There are chapters on female aggression toward newborns and infants, female perpetrators of family violence, multiple or serial murder by women (aptly sub-titled “Woman as Predator”), women as partners in violent crime, and women in prison. All explore and document historically, judicially and scientifically the clear, irrefutable evidence of female originated violence against men, women and children.
Pearson says, “Women commit the majority of child homicides in the U.S., a greater share of physical child abuse, an equal rate of sibling violence and assaults on the elderly, about a quarter of child sexual abuse, an overwhelming share of the killing of newborns, and a fair preponderance of spousal assaults. The question is, how do we come to percieve what girls and women do? Violence is still universally considered to be the province of the male. Violence is masculine. Men are the cause of it, and women and children are the ones who suffer.” (p. 7)
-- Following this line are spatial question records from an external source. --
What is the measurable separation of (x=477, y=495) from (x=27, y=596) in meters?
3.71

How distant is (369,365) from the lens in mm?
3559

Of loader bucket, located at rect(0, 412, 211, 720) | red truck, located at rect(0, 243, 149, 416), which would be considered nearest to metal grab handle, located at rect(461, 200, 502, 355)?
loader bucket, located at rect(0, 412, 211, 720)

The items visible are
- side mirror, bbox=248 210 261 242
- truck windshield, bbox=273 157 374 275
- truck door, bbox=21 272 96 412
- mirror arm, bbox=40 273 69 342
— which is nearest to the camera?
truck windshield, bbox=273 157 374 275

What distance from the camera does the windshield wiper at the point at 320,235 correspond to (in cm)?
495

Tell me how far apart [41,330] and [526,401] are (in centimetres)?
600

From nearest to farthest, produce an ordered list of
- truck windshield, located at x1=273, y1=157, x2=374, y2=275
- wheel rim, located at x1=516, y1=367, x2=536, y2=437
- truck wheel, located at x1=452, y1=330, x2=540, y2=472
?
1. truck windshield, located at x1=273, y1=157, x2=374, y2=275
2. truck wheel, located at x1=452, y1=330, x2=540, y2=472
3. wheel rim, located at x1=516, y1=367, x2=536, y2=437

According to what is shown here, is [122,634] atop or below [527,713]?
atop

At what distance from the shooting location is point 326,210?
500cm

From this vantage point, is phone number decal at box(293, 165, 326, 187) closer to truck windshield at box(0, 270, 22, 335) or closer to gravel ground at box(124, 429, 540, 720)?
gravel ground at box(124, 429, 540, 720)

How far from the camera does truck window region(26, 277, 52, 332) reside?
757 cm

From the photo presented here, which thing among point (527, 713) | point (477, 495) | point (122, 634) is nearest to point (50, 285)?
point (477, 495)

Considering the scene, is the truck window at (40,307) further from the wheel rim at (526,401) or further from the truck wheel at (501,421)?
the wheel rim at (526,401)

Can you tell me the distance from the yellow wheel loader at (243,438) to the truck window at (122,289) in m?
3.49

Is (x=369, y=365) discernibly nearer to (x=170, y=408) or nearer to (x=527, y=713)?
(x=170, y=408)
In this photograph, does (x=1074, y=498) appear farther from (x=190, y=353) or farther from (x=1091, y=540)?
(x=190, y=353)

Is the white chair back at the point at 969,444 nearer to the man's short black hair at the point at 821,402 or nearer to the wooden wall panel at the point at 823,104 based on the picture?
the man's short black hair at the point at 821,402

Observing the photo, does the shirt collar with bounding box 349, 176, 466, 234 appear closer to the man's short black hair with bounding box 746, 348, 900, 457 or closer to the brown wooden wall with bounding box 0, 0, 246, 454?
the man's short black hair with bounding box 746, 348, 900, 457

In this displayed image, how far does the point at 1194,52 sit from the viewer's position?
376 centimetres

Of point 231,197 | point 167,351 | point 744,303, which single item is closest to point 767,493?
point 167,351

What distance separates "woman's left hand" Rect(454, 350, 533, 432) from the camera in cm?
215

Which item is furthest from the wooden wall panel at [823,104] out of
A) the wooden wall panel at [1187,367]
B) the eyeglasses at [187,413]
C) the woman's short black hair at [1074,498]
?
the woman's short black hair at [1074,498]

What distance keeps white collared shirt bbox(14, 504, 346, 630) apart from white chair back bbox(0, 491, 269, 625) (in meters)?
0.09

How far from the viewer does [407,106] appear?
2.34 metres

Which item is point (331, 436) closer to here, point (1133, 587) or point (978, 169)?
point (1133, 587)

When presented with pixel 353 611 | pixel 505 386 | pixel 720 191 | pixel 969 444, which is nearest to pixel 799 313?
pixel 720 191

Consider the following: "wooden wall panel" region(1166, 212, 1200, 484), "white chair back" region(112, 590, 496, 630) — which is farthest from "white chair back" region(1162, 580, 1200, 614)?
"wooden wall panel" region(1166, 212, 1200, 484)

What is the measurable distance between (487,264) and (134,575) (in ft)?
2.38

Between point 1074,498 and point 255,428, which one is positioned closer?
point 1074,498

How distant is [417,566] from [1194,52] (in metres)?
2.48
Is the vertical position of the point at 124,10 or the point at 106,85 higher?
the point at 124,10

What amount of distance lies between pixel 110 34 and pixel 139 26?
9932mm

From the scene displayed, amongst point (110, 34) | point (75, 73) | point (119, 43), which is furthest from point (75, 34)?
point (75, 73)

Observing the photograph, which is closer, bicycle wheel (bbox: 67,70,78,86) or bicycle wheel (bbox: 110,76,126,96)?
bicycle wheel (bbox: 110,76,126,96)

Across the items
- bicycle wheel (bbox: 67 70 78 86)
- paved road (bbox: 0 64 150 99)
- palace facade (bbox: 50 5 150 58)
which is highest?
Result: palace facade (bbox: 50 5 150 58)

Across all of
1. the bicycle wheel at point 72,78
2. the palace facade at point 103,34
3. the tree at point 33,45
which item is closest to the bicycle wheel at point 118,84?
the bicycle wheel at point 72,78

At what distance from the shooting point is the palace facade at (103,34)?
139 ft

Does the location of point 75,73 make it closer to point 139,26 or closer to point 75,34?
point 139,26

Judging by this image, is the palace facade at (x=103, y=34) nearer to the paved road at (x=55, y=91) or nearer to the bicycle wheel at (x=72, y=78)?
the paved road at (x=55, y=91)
If you are a man or a woman who has begun the arduous voyage of emancipation from gender-based social and cultural oppression, you will have noticed this doctrine; that violence is the purview of men and, by extension, that (only) men are evil. The demonization of men is a central tenet of modern, mainstream feminist ideology and rhetoric. The effects of this assertion are enormously damaging, not only to men, but also to children, the family, and society at large. This courageous and vigorous book asserts, simply, that women have the same capacity for violence and evil as men, and that they enact this violence and evil as frequently and effectively as men.
There do seem to be differences in male and female violence in that women, at least in our culture, more often use indirect means. Pearson notes this, but leaves the theme open for further development. If she pursues this theme in future research and writing, I hope that she explores the entire field of false allegations of physical and sexual abuse. In addition, future investigation might well include the potent field of women’s role in abortion, both the feminist ideological adherence to the ‘pro-choice’ position, and also the centrality of women in deciding to kill the unborn. The stage upon which the theatre of violence is played out would be more inclusive if false allegations of abuse and abortion were included.
I can only hope that Patricia continues her brave and unswerving approach to discovering what actually constitutes our humanity. There are indications that she will. She closes with, “The consequences of our refusal to concede female contributions to violence are manifold. It affects our capacity to promote ourselves as autonomous and responsible beings. It affects our ability to develop a literature about ourselves that encompasses the full array of human emotions and experience. It demeans the right our victims have to be valued. And it radically impedes our ability to recognize dimensions of power that have nothing to do with formal structures of patriarchy. Perhaps above all, the denial of women’s aggression profoundly undermines our attempt as a culture to understand violence, to trace its causes and to quell them.” (p.243)
This book is recommended for any thinking person in our society. I believe that When She Was Bad is seminal in gender literature and will have far reaching influence as the men’s movement grows and strengthens. I have the highest regard for Patricia’s work and I hope she will continue with more of the same.